> _Instruction 1_:
Write out the part of the financial advice article that begins at the words "General advice would" and stops after "clients on request.".

> _Selected excerpt_:

▼

The Quality of Advice Review has suggested regulation should focus on the content of advice instead of documents and processes.

Financial advice regulation should focus on the content of the advice rather than advice processes, according to the head of the Quality of Advice Review (QAR), who has suggested the best interests duty and statements of advice (SOA) be replaced with obligations to provide good advice.

The proposals were made in a consultation paper released by Treasury on behalf of the QAR and lead reviewer Michelle Levy, with the document stating the “current regulatory framework is a significant impediment to consumers accessing financial advice”.

“In my view a more direct and better way to regulate the provision of advice is to start precisely where the current regime does not – with the content of the advice,” Levy said in the paper.

“Consumers want good advice – not documents and processes. And advice can be more easily measured and assessed than conduct.

“What is good advice can and should be measured objectively in light of all of the relevant circumstances at the time the advice is given.

“The intention of a duty cast in this way is to focus attention directly on the consumer and the advice rather than on the provider and the process for formulating the advice.”

The paper noted a duty to give good advice created a different kind of responsibility on advisers than laws that prescribe processes and removed regulatory requirements relating to disclosure.

As part of this move, it stated financial service regulations should deal with the provision of personal advice, but no longer regulate general advice.

Personal advice will be widened to apply to whenever a recommendation or opinion is provided to a client about a financial product and, at the time the advice is provided, the advice provider has or holds information about the client’s objectives, needs or any aspect of their financial situation.

General advice would continue to be subject to general consumer protections, including the prohibition against engaging in misleading or deceptive conduct.

The paper added ‘good advice’ “is advice that would be reasonably likely to benefit the client, having regard to the information that is available to the provider at the time the advice is provided”.

“The obligation to provide ‘good advice’ would replace the best interests duty, the appropriate advice duty, the duty to warn the client and the duty of priority in chapter seven of the Corporations Act.”

Additionally, SOAs and records of advice will be replaced with forms of advice that advice providers would decide best suit their clients, with continuing obligations to retain complete records of advice and provide those to clients on request.

The paper noted these proposals were not final and further submissions, beyond the 3300 already received from advisers, could be made to the QAR by 23 September.

▲

> _Instruction 2_:
From the listing below, pull out every line from the one containing "(at image resolution)." to the end of the listing, including both ends. Leave the pictures out.

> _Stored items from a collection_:
▼

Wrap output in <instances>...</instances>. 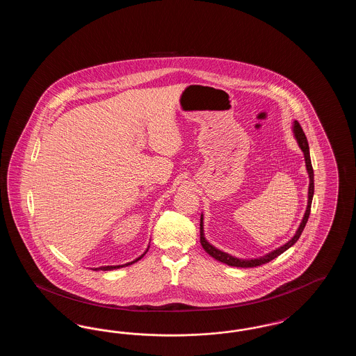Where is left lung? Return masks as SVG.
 I'll return each mask as SVG.
<instances>
[{
	"instance_id": "1",
	"label": "left lung",
	"mask_w": 356,
	"mask_h": 356,
	"mask_svg": "<svg viewBox=\"0 0 356 356\" xmlns=\"http://www.w3.org/2000/svg\"><path fill=\"white\" fill-rule=\"evenodd\" d=\"M293 135L295 138L300 147V149L305 153V168L308 172V176H309V186H308V203H307V209H305V216H303V220L300 222L296 234L293 235V237L287 241L284 245L273 250L270 254H264V256H260L257 259H237L235 256H231L227 252H222L220 250L215 248L212 244H209L205 237H204V222H203V215L200 218V243L203 245L205 252L212 256L213 259L219 260L221 263H225L231 267H240V268H252V267H257V266H261V264H266L268 261L273 260L275 257H277L279 254H283L284 251H287L289 247H292L302 235L303 229H305V224L308 221L309 218V212H311V204H312V197H314V170H312V164H311V157H309V147H308V141H307V137H305V132L300 127V124L298 121H293Z\"/></svg>"
}]
</instances>
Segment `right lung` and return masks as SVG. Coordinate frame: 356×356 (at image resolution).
<instances>
[{"label": "right lung", "instance_id": "add662e5", "mask_svg": "<svg viewBox=\"0 0 356 356\" xmlns=\"http://www.w3.org/2000/svg\"><path fill=\"white\" fill-rule=\"evenodd\" d=\"M149 248V247H148ZM148 248H147V251H148ZM147 251L144 252V254H141L140 257H137L136 260L134 261H131V263H127V264H124V266H105V267H100V268H95V270H102V271H111V270H116V268H120V267H127V266H131V264H134L136 261H138L144 254H147Z\"/></svg>", "mask_w": 356, "mask_h": 356}]
</instances>
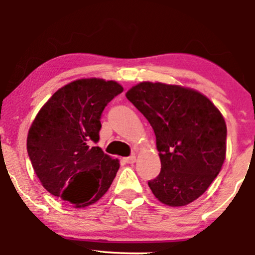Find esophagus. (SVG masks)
<instances>
[{"instance_id":"obj_1","label":"esophagus","mask_w":255,"mask_h":255,"mask_svg":"<svg viewBox=\"0 0 255 255\" xmlns=\"http://www.w3.org/2000/svg\"><path fill=\"white\" fill-rule=\"evenodd\" d=\"M124 160L127 163V164H133V163L136 160V157H135V154H131V156H129V157L124 158Z\"/></svg>"}]
</instances>
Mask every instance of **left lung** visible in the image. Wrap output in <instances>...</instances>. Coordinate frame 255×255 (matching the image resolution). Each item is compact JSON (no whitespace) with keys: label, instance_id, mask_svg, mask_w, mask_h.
Listing matches in <instances>:
<instances>
[{"label":"left lung","instance_id":"obj_1","mask_svg":"<svg viewBox=\"0 0 255 255\" xmlns=\"http://www.w3.org/2000/svg\"><path fill=\"white\" fill-rule=\"evenodd\" d=\"M126 97L150 122L159 152V175L148 187L160 203L184 206L198 199L221 171L227 126L217 108L198 91L140 83Z\"/></svg>","mask_w":255,"mask_h":255}]
</instances>
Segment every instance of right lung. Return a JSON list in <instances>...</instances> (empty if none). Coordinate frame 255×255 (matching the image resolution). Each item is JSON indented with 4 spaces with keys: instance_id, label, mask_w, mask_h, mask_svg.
<instances>
[{
    "instance_id": "1",
    "label": "right lung",
    "mask_w": 255,
    "mask_h": 255,
    "mask_svg": "<svg viewBox=\"0 0 255 255\" xmlns=\"http://www.w3.org/2000/svg\"><path fill=\"white\" fill-rule=\"evenodd\" d=\"M122 91L116 81L81 79L56 91L37 114L28 130L27 153L50 194L85 207L109 189L119 160L95 144L103 110Z\"/></svg>"
}]
</instances>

▲

> _Task answer 1_:
General advice would continue to be subject to general consumer protections, including the prohibition against engaging in misleading or deceptive conduct.

The paper added ‘good advice’ “is advice that would be reasonably likely to benefit the client, having regard to the information that is available to the provider at the time the advice is provided”.

“The obligation to provide ‘good advice’ would replace the best interests duty, the appropriate advice duty, the duty to warn the client and the duty of priority in chapter seven of the Corporations Act.”

Additionally, SOAs and records of advice will be replaced with forms of advice that advice providers would decide best suit their clients, with continuing obligations to retain complete records of advice and provide those to clients on request.

> _Task answer 2_:
Segment `right lung` and return masks as SVG. Coordinate frame: 356×356 (at image resolution).
<instances>
[{"label": "right lung", "instance_id": "add662e5", "mask_svg": "<svg viewBox=\"0 0 356 356\" xmlns=\"http://www.w3.org/2000/svg\"><path fill=\"white\" fill-rule=\"evenodd\" d=\"M149 248V247H148ZM148 248H147V251H148ZM147 251L144 252V254H141L140 257H137L136 260L134 261H131V263H127V264H124V266H105V267H100V268H95V270H102V271H111V270H116V268H120V267H127V266H131V264H134L136 261H138L144 254H147Z\"/></svg>", "mask_w": 356, "mask_h": 356}]
</instances>
Find esophagus. (SVG masks)
<instances>
[{"instance_id":"obj_1","label":"esophagus","mask_w":255,"mask_h":255,"mask_svg":"<svg viewBox=\"0 0 255 255\" xmlns=\"http://www.w3.org/2000/svg\"><path fill=\"white\" fill-rule=\"evenodd\" d=\"M124 160L127 163V164H133V163L136 160V157H135V154H131V156H129V157L124 158Z\"/></svg>"}]
</instances>
Mask every instance of **left lung** visible in the image. Wrap output in <instances>...</instances>. Coordinate frame 255×255 (matching the image resolution). Each item is compact JSON (no whitespace) with keys: label, instance_id, mask_svg, mask_w, mask_h.
Listing matches in <instances>:
<instances>
[{"label":"left lung","instance_id":"obj_1","mask_svg":"<svg viewBox=\"0 0 255 255\" xmlns=\"http://www.w3.org/2000/svg\"><path fill=\"white\" fill-rule=\"evenodd\" d=\"M126 97L150 122L159 152V175L148 187L160 203L184 206L198 199L221 171L227 126L217 108L198 91L140 83Z\"/></svg>","mask_w":255,"mask_h":255}]
</instances>
Segment every instance of right lung. Return a JSON list in <instances>...</instances> (empty if none). Coordinate frame 255×255 (matching the image resolution). Each item is JSON indented with 4 spaces with keys: instance_id, label, mask_w, mask_h, mask_svg.
<instances>
[{
    "instance_id": "1",
    "label": "right lung",
    "mask_w": 255,
    "mask_h": 255,
    "mask_svg": "<svg viewBox=\"0 0 255 255\" xmlns=\"http://www.w3.org/2000/svg\"><path fill=\"white\" fill-rule=\"evenodd\" d=\"M122 91L116 81L81 79L56 91L37 114L28 130L27 153L50 194L85 207L109 189L119 160L95 144L103 110Z\"/></svg>"
}]
</instances>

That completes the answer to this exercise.